→ **Prompt**
Write out the listing from the line with "SEDIA CRUISE C.BRACIOLI" to the line with "1pc Lotus Pendant", both lines included, exactly and nothing beyond. Leave pictures out.

→ **Information supplied**
···
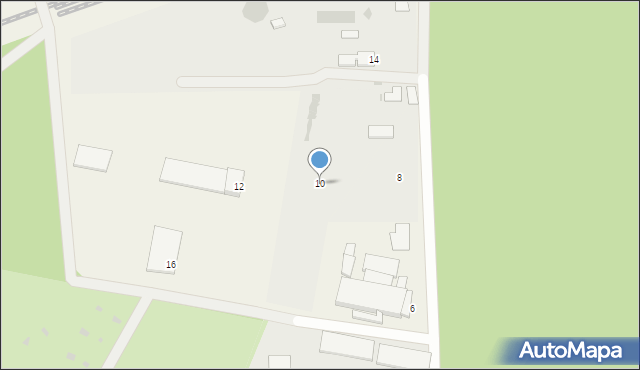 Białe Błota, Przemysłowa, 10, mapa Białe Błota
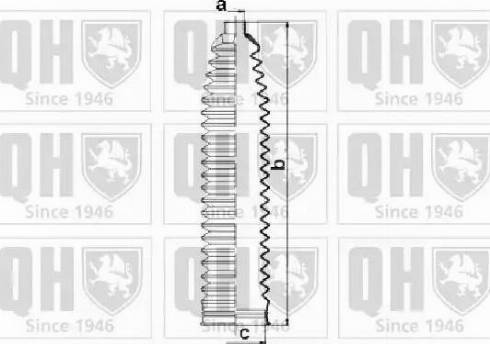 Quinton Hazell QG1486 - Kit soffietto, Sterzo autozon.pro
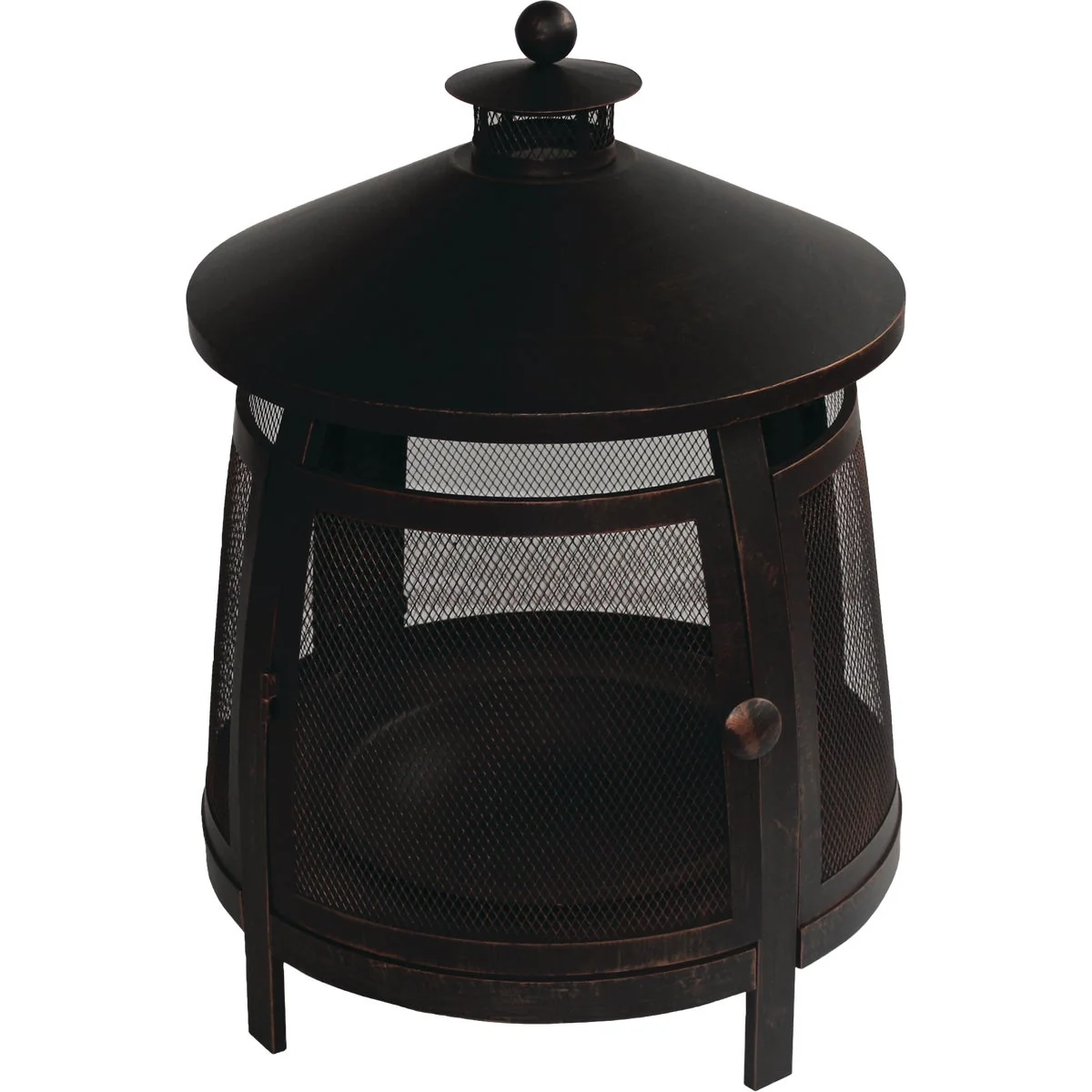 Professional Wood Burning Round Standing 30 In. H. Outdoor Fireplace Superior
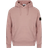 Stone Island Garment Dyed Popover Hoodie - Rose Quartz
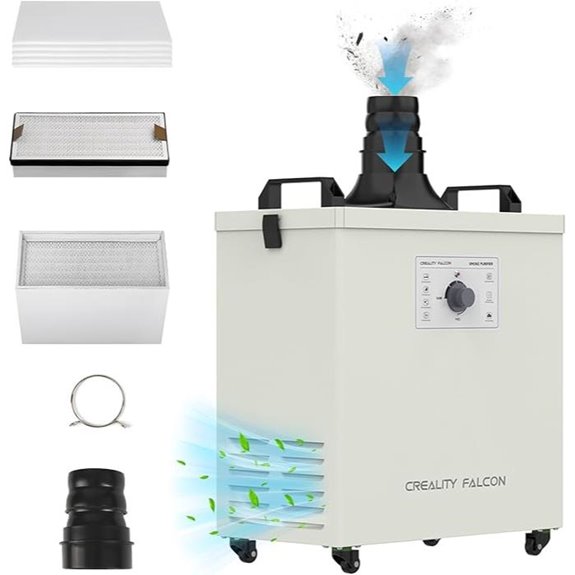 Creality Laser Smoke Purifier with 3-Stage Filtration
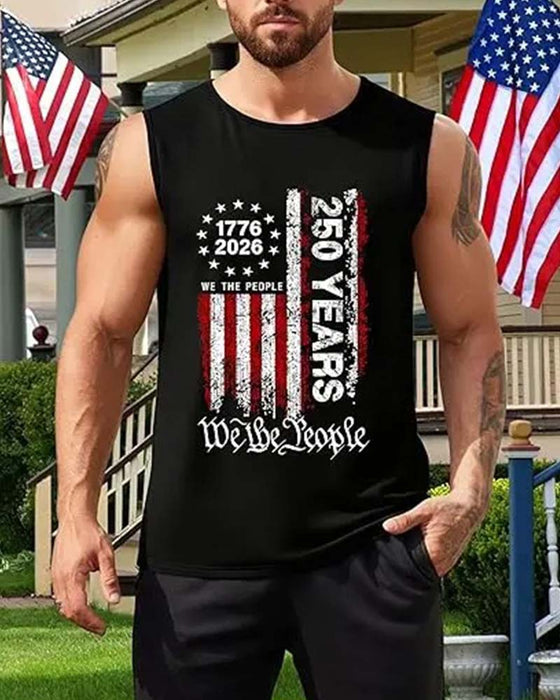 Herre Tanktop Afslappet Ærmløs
···
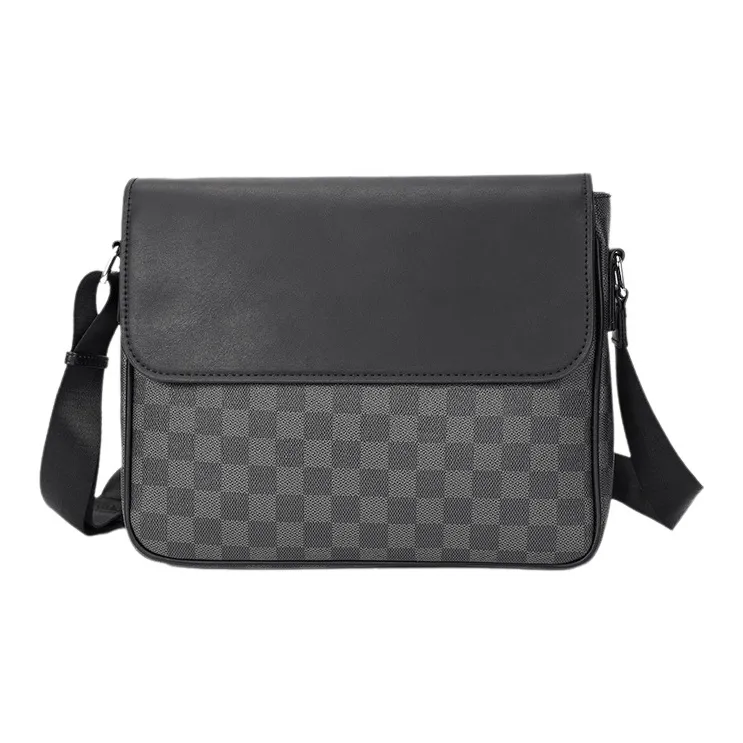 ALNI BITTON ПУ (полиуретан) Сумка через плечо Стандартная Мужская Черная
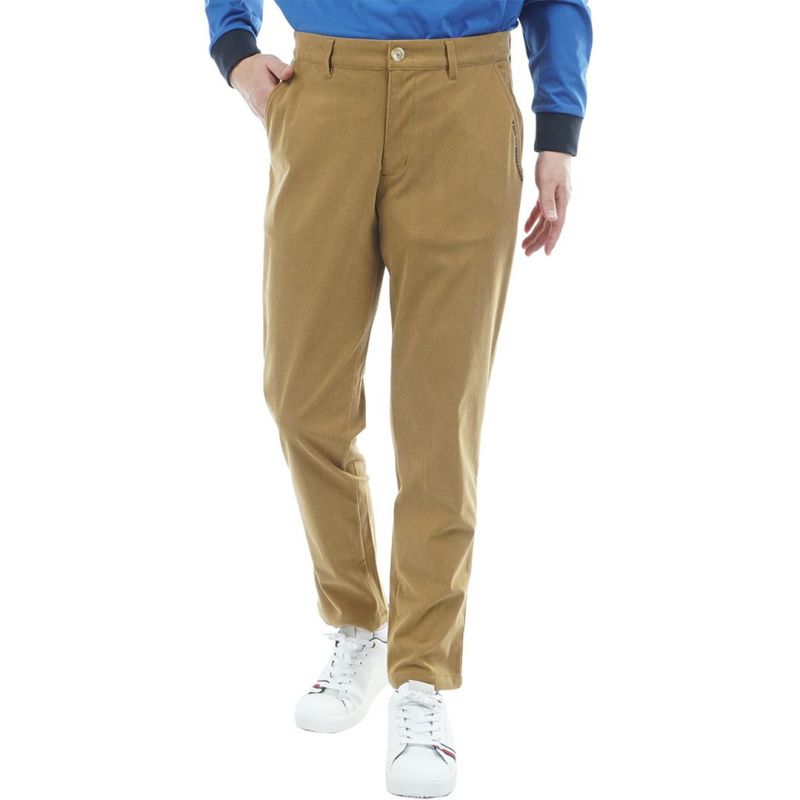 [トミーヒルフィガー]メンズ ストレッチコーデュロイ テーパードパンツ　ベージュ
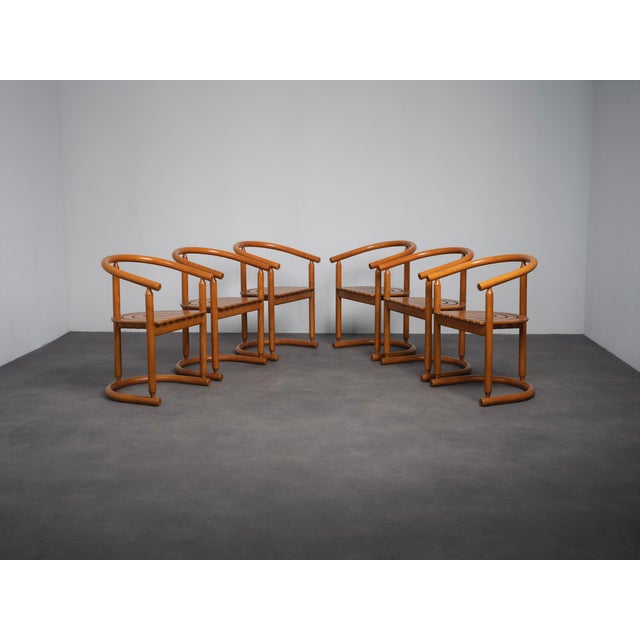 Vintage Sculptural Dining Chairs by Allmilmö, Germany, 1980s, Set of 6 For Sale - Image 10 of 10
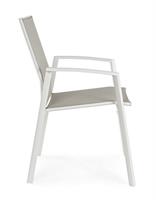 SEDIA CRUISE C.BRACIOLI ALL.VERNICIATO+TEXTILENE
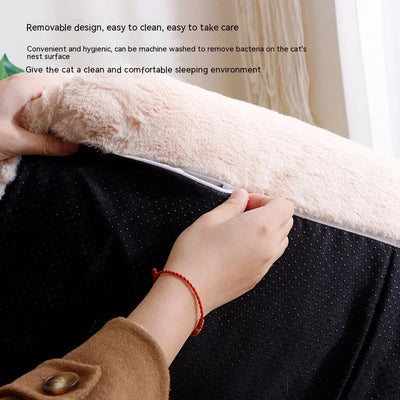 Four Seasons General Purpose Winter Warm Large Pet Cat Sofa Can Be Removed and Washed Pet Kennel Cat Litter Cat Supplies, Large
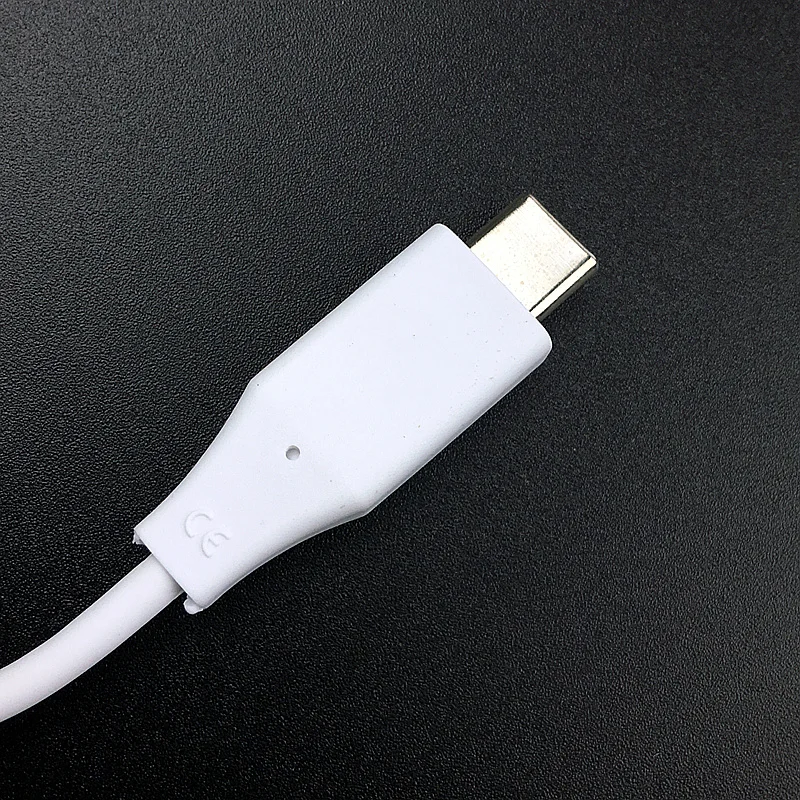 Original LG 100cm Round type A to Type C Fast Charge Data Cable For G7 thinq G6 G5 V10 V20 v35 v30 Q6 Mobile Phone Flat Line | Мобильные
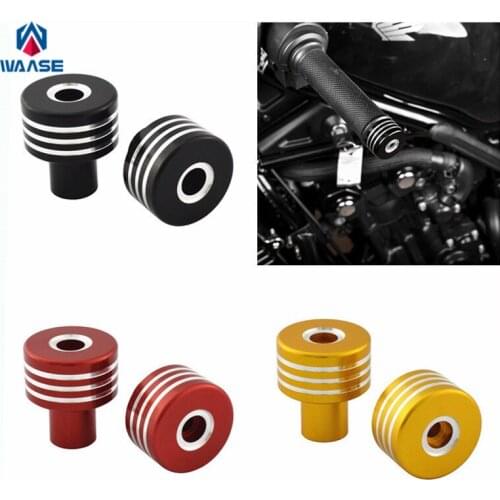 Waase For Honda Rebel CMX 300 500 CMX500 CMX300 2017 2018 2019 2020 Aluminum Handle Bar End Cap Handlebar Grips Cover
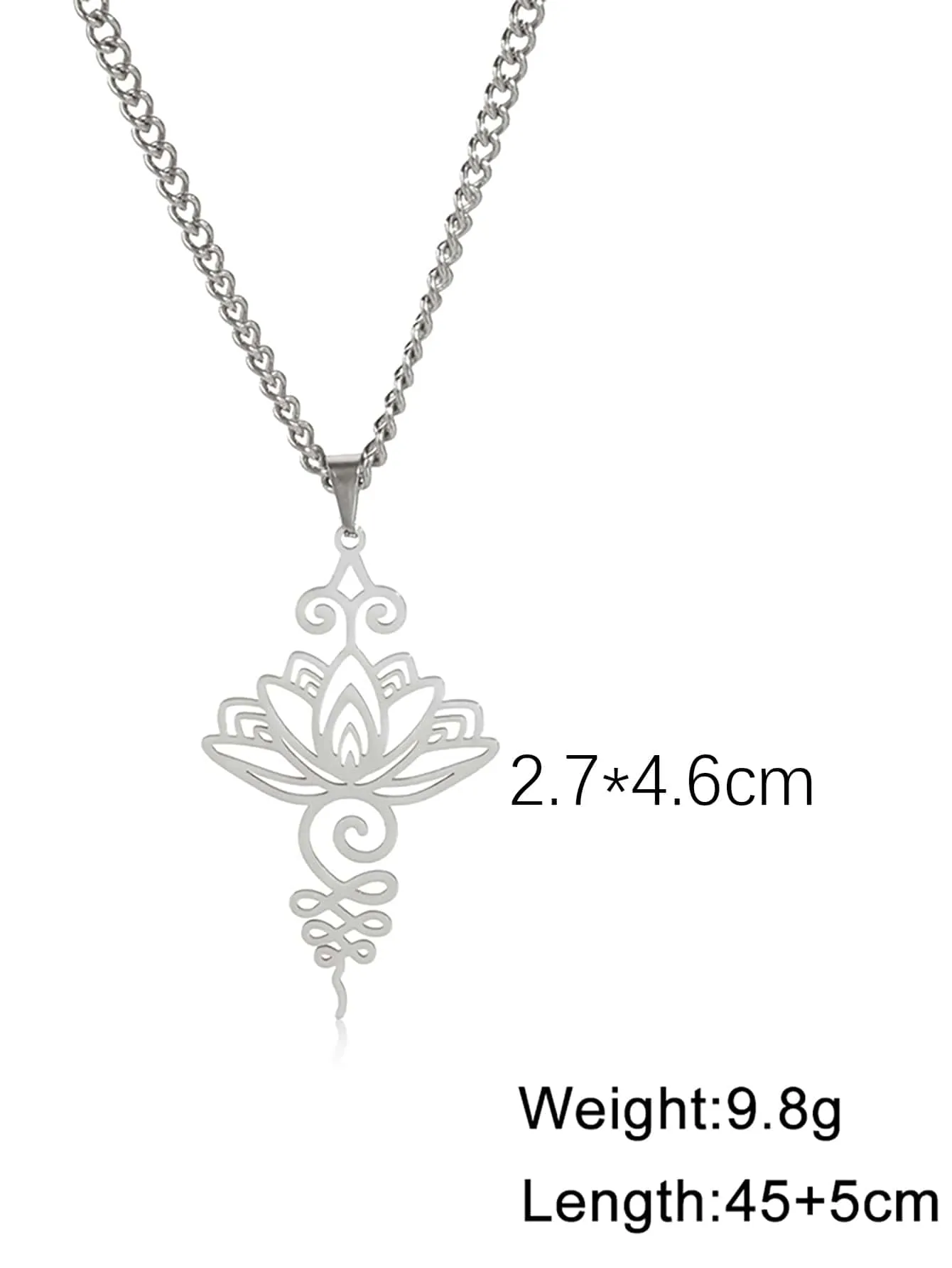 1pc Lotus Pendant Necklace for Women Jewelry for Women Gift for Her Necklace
···
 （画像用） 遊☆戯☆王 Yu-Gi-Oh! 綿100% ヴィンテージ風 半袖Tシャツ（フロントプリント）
···
→ **Finished task**
 SEDIA CRUISE C.BRACIOLI ALL.VERNICIATO+TEXTILENE
 Four Seasons General Purpose Winter Warm Large Pet Cat Sofa Can Be Removed and Washed Pet Kennel Cat Litter Cat Supplies, Large
 Original LG 100cm Round type A to Type C Fast Charge Data Cable For G7 thinq G6 G5 V10 V20 v35 v30 Q6 Mobile Phone Flat Line | Мобильные
 Waase For Honda Rebel CMX 300 500 CMX500 CMX300 2017 2018 2019 2020 Aluminum Handle Bar End Cap Handlebar Grips Cover
 1pc Lotus Pendant Necklace for Women Jewelry for Women Gift for Her Necklace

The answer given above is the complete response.